• AIM OF THE EXERCISE
Find the line that contains "California, site 2006663_sa-30739a, 2023-06-01T13:50:27, 3-frame". Output it and every line after it to the end of the records, exactly as they appear.
=== Begin Enclosure ===
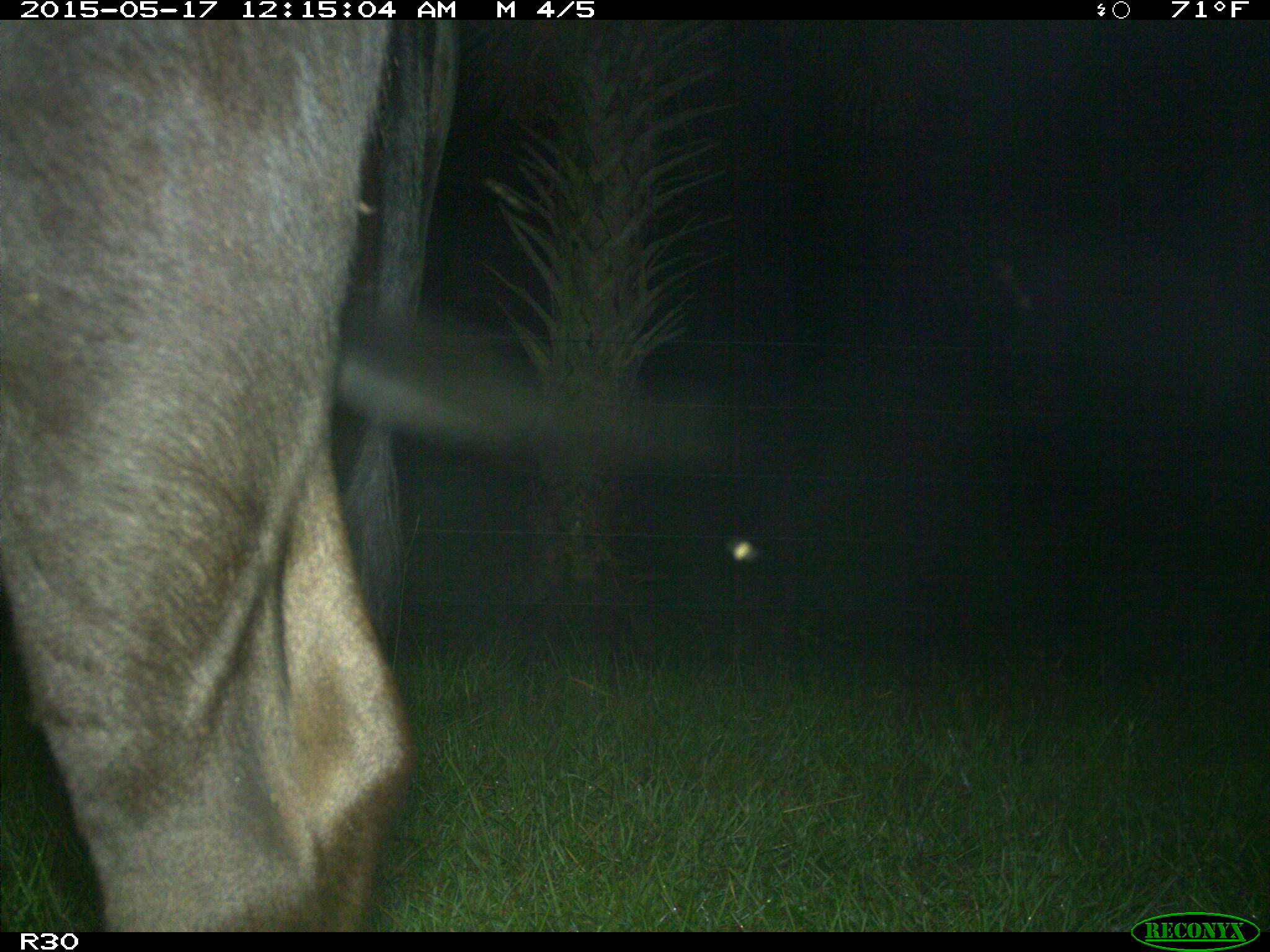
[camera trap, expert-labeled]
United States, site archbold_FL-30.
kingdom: Animalia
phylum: Chordata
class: Mammalia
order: Artiodactyla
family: Bovidae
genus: Bos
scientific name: Bos taurus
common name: domestic cow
Bos taurus (domestic cow).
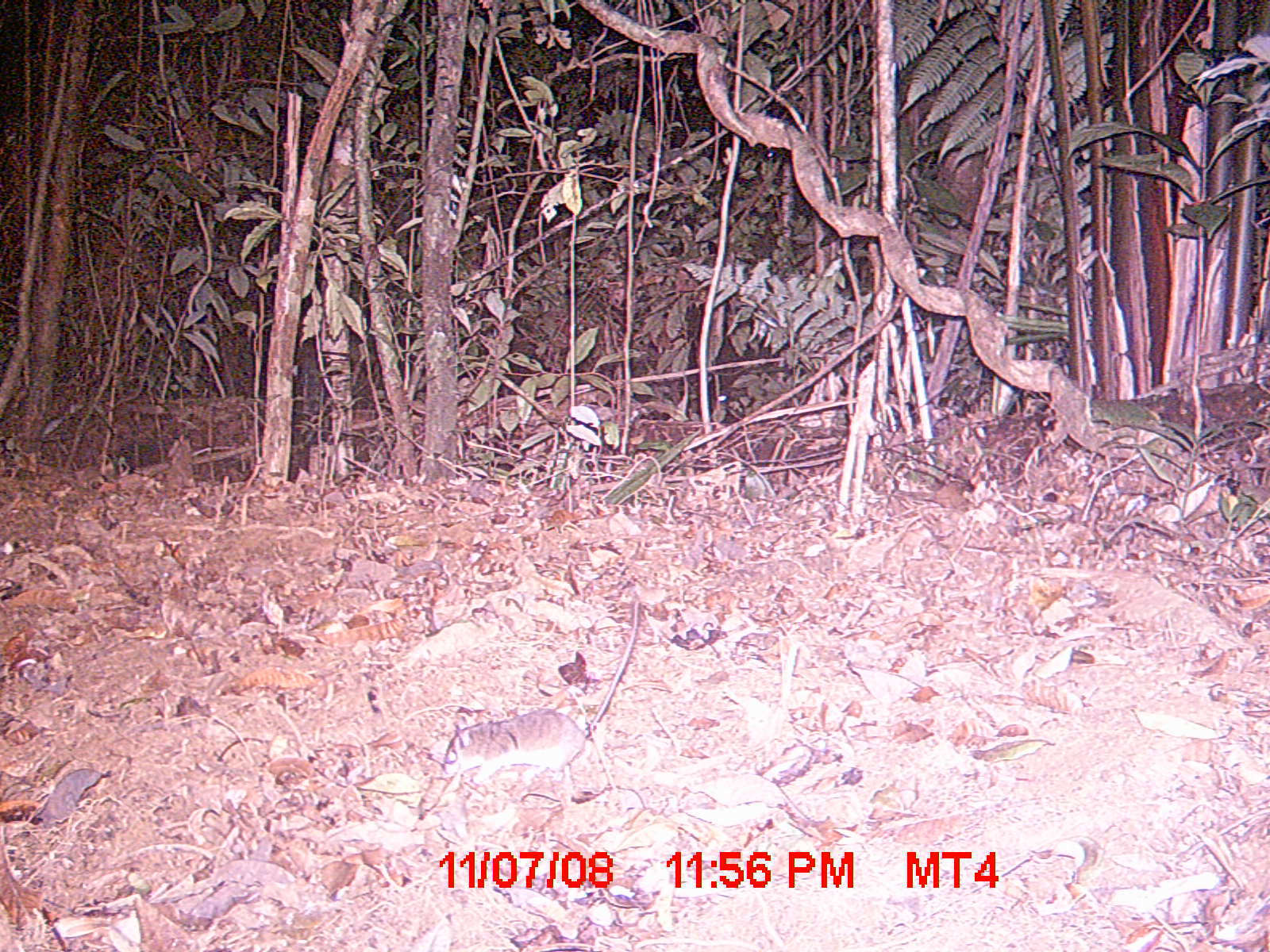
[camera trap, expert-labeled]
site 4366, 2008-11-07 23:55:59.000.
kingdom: Animalia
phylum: Chordata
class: Mammalia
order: Rodentia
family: Nesomyidae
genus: Eliurus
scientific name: Eliurus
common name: eliurus rat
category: eliurus sp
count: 1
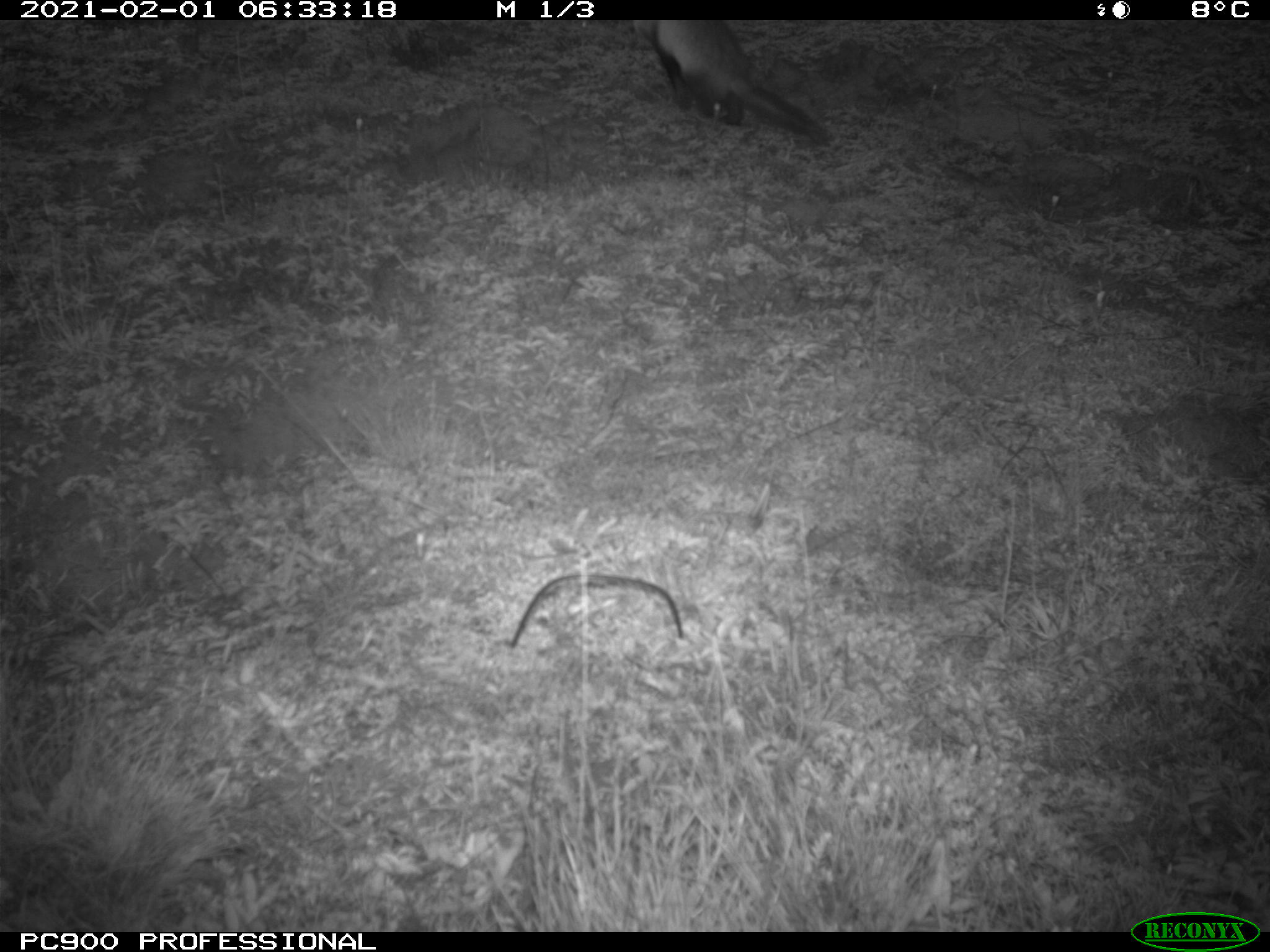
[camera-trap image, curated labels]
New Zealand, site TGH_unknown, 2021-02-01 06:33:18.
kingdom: Animalia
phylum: Chordata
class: Mammalia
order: Carnivora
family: Mustelidae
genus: Mustela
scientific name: Mustela furo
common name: ferret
Ferret (Mustela furo).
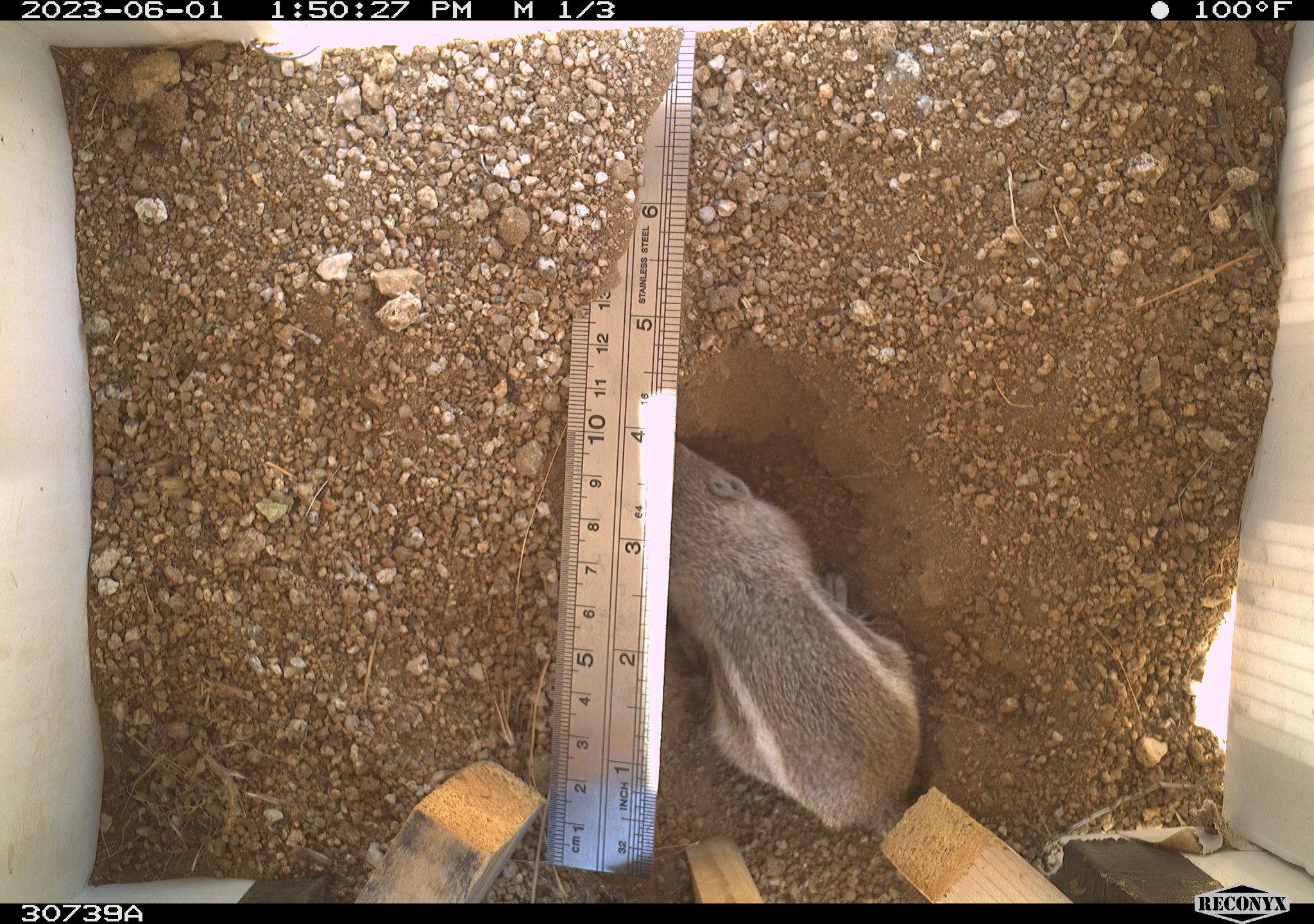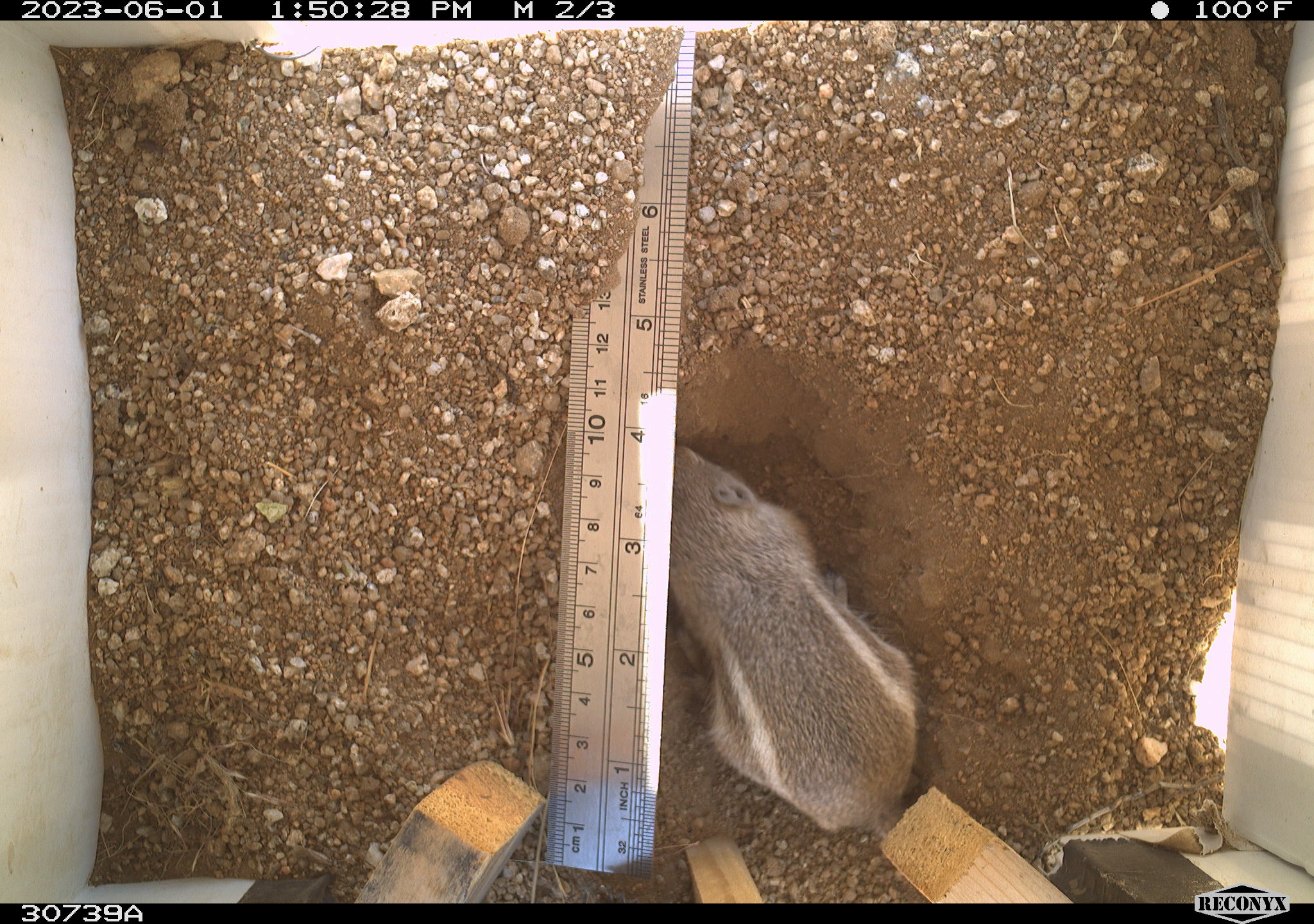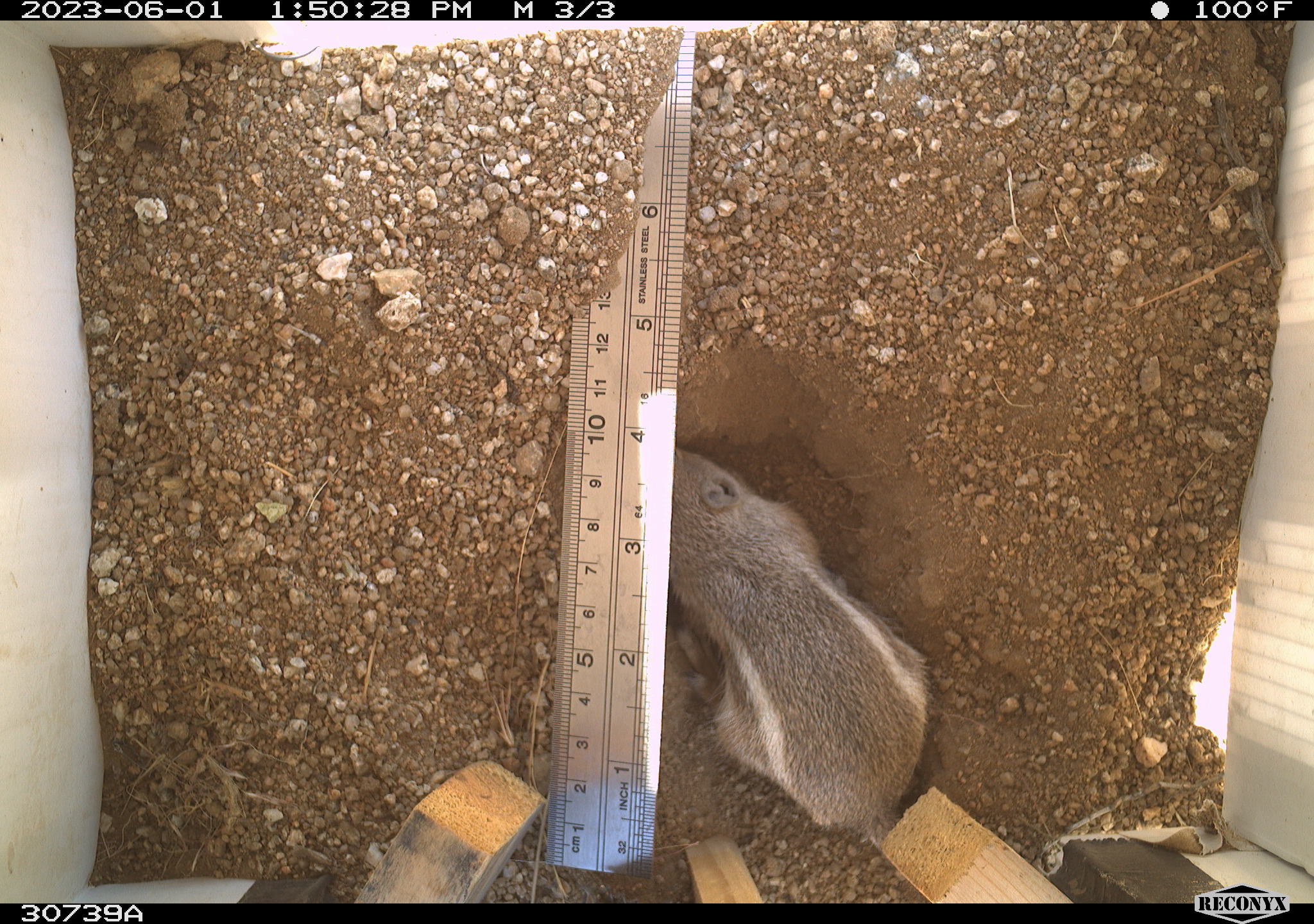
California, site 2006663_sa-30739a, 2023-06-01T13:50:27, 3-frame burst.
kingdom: Animalia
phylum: Chordata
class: Mammalia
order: Rodentia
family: Sciuridae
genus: Ammospermophilus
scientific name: Ammospermophilus leucurus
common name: white-tailed antelope squirrel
=== End Enclosure ===
• PROBLEM SOLUTION
California, site 2006663_sa-30739a, 2023-06-01T13:50:27, 3-frame burst.
kingdom: Animalia
phylum: Chordata
class: Mammalia
order: Rodentia
family: Sciuridae
genus: Ammospermophilus
scientific name: Ammospermophilus leucurus
common name: white-tailed antelope squirrel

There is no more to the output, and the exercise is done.